**Work required:** Give back each entry exactly as written, apart from the pictures.

Dataset entries:
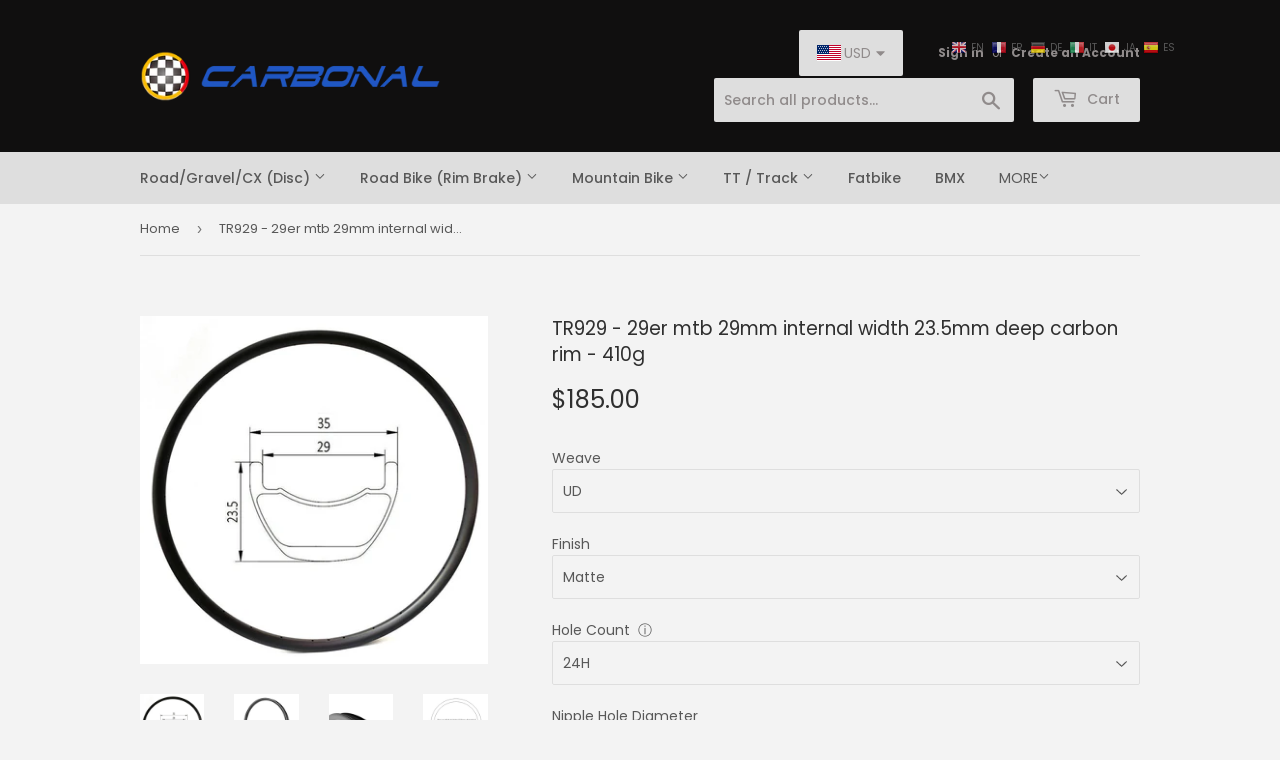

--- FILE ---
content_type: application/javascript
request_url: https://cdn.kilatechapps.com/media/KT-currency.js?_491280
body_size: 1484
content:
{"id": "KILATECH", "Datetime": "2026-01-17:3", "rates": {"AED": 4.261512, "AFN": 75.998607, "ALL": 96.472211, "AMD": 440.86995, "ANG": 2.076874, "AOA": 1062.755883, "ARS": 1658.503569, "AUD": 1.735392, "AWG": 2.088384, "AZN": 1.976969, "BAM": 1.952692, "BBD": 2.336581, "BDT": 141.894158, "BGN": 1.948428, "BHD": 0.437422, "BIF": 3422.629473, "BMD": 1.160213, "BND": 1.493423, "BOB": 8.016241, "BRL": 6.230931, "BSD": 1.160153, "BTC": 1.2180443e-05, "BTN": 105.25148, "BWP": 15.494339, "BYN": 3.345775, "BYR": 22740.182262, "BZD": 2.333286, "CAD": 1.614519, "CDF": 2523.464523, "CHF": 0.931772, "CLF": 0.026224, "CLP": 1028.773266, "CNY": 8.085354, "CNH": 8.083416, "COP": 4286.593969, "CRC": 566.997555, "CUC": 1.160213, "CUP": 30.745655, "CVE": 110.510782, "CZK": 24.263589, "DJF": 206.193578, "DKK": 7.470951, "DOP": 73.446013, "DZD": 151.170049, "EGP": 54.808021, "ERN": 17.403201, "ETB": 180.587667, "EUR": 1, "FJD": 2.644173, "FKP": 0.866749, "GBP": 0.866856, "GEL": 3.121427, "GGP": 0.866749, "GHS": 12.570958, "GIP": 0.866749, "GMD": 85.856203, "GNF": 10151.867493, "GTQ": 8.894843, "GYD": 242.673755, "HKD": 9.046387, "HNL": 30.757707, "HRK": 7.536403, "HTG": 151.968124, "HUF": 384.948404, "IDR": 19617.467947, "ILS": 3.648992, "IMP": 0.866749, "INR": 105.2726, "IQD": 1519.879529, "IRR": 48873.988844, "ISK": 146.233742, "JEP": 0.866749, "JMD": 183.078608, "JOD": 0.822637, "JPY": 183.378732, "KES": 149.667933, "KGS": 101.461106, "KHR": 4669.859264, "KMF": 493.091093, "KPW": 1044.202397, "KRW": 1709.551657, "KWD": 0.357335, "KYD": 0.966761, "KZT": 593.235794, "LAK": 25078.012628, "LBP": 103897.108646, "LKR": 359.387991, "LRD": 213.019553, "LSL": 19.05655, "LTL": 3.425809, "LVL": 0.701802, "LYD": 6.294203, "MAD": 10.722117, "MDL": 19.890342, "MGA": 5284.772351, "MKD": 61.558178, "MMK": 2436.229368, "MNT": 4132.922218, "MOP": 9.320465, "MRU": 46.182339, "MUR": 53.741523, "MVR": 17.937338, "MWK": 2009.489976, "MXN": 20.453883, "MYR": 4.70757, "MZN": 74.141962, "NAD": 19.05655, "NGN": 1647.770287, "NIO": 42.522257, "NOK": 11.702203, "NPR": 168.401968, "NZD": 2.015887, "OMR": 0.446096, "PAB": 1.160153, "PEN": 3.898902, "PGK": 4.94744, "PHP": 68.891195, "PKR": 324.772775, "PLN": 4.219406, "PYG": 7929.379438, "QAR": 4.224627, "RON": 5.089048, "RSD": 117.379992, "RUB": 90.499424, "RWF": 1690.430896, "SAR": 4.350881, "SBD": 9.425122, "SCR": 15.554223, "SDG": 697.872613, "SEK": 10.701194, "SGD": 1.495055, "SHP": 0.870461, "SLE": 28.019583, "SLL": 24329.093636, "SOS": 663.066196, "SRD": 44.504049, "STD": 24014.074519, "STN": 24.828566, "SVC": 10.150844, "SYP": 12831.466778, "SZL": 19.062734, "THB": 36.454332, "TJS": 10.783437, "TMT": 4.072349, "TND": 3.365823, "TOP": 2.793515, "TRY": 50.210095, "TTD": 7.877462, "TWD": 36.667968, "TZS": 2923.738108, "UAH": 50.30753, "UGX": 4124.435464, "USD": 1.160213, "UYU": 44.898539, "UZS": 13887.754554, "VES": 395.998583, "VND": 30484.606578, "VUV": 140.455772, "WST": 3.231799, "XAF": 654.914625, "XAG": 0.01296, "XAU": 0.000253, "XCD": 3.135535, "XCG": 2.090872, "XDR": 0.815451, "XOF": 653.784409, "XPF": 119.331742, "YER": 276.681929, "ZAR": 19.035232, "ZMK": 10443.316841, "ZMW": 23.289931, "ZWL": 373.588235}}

**Response:**
--- FILE ---
content_type: application/javascript
request_url: https://cdn.kilatechapps.com/media/KT-currency.js?_491280
body_size: 1484
content:
{"id": "KILATECH", "Datetime": "2026-01-17:3", "rates": {"AED": 4.261512, "AFN": 75.998607, "ALL": 96.472211, "AMD": 440.86995, "ANG": 2.076874, "AOA": 1062.755883, "ARS": 1658.503569, "AUD": 1.735392, "AWG": 2.088384, "AZN": 1.976969, "BAM": 1.952692, "BBD": 2.336581, "BDT": 141.894158, "BGN": 1.948428, "BHD": 0.437422, "BIF": 3422.629473, "BMD": 1.160213, "BND": 1.493423, "BOB": 8.016241, "BRL": 6.230931, "BSD": 1.160153, "BTC": 1.2180443e-05, "BTN": 105.25148, "BWP": 15.494339, "BYN": 3.345775, "BYR": 22740.182262, "BZD": 2.333286, "CAD": 1.614519, "CDF": 2523.464523, "CHF": 0.931772, "CLF": 0.026224, "CLP": 1028.773266, "CNY": 8.085354, "CNH": 8.083416, "COP": 4286.593969, "CRC": 566.997555, "CUC": 1.160213, "CUP": 30.745655, "CVE": 110.510782, "CZK": 24.263589, "DJF": 206.193578, "DKK": 7.470951, "DOP": 73.446013, "DZD": 151.170049, "EGP": 54.808021, "ERN": 17.403201, "ETB": 180.587667, "EUR": 1, "FJD": 2.644173, "FKP": 0.866749, "GBP": 0.866856, "GEL": 3.121427, "GGP": 0.866749, "GHS": 12.570958, "GIP": 0.866749, "GMD": 85.856203, "GNF": 10151.867493, "GTQ": 8.894843, "GYD": 242.673755, "HKD": 9.046387, "HNL": 30.757707, "HRK": 7.536403, "HTG": 151.968124, "HUF": 384.948404, "IDR": 19617.467947, "ILS": 3.648992, "IMP": 0.866749, "INR": 105.2726, "IQD": 1519.879529, "IRR": 48873.988844, "ISK": 146.233742, "JEP": 0.866749, "JMD": 183.078608, "JOD": 0.822637, "JPY": 183.378732, "KES": 149.667933, "KGS": 101.461106, "KHR": 4669.859264, "KMF": 493.091093, "KPW": 1044.202397, "KRW": 1709.551657, "KWD": 0.357335, "KYD": 0.966761, "KZT": 593.235794, "LAK": 25078.012628, "LBP": 103897.108646, "LKR": 359.387991, "LRD": 213.019553, "LSL": 19.05655, "LTL": 3.425809, "LVL": 0.701802, "LYD": 6.294203, "MAD": 10.722117, "MDL": 19.890342, "MGA": 5284.772351, "MKD": 61.558178, "MMK": 2436.229368, "MNT": 4132.922218, "MOP": 9.320465, "MRU": 46.182339, "MUR": 53.741523, "MVR": 17.937338, "MWK": 2009.489976, "MXN": 20.453883, "MYR": 4.70757, "MZN": 74.141962, "NAD": 19.05655, "NGN": 1647.770287, "NIO": 42.522257, "NOK": 11.702203, "NPR": 168.401968, "NZD": 2.015887, "OMR": 0.446096, "PAB": 1.160153, "PEN": 3.898902, "PGK": 4.94744, "PHP": 68.891195, "PKR": 324.772775, "PLN": 4.219406, "PYG": 7929.379438, "QAR": 4.224627, "RON": 5.089048, "RSD": 117.379992, "RUB": 90.499424, "RWF": 1690.430896, "SAR": 4.350881, "SBD": 9.425122, "SCR": 15.554223, "SDG": 697.872613, "SEK": 10.701194, "SGD": 1.495055, "SHP": 0.870461, "SLE": 28.019583, "SLL": 24329.093636, "SOS": 663.066196, "SRD": 44.504049, "STD": 24014.074519, "STN": 24.828566, "SVC": 10.150844, "SYP": 12831.466778, "SZL": 19.062734, "THB": 36.454332, "TJS": 10.783437, "TMT": 4.072349, "TND": 3.365823, "TOP": 2.793515, "TRY": 50.210095, "TTD": 7.877462, "TWD": 36.667968, "TZS": 2923.738108, "UAH": 50.30753, "UGX": 4124.435464, "USD": 1.160213, "UYU": 44.898539, "UZS": 13887.754554, "VES": 395.998583, "VND": 30484.606578, "VUV": 140.455772, "WST": 3.231799, "XAF": 654.914625, "XAG": 0.01296, "XAU": 0.000253, "XCD": 3.135535, "XCG": 2.090872, "XDR": 0.815451, "XOF": 653.784409, "XPF": 119.331742, "YER": 276.681929, "ZAR": 19.035232, "ZMK": 10443.316841, "ZMW": 23.289931, "ZWL": 373.588235}}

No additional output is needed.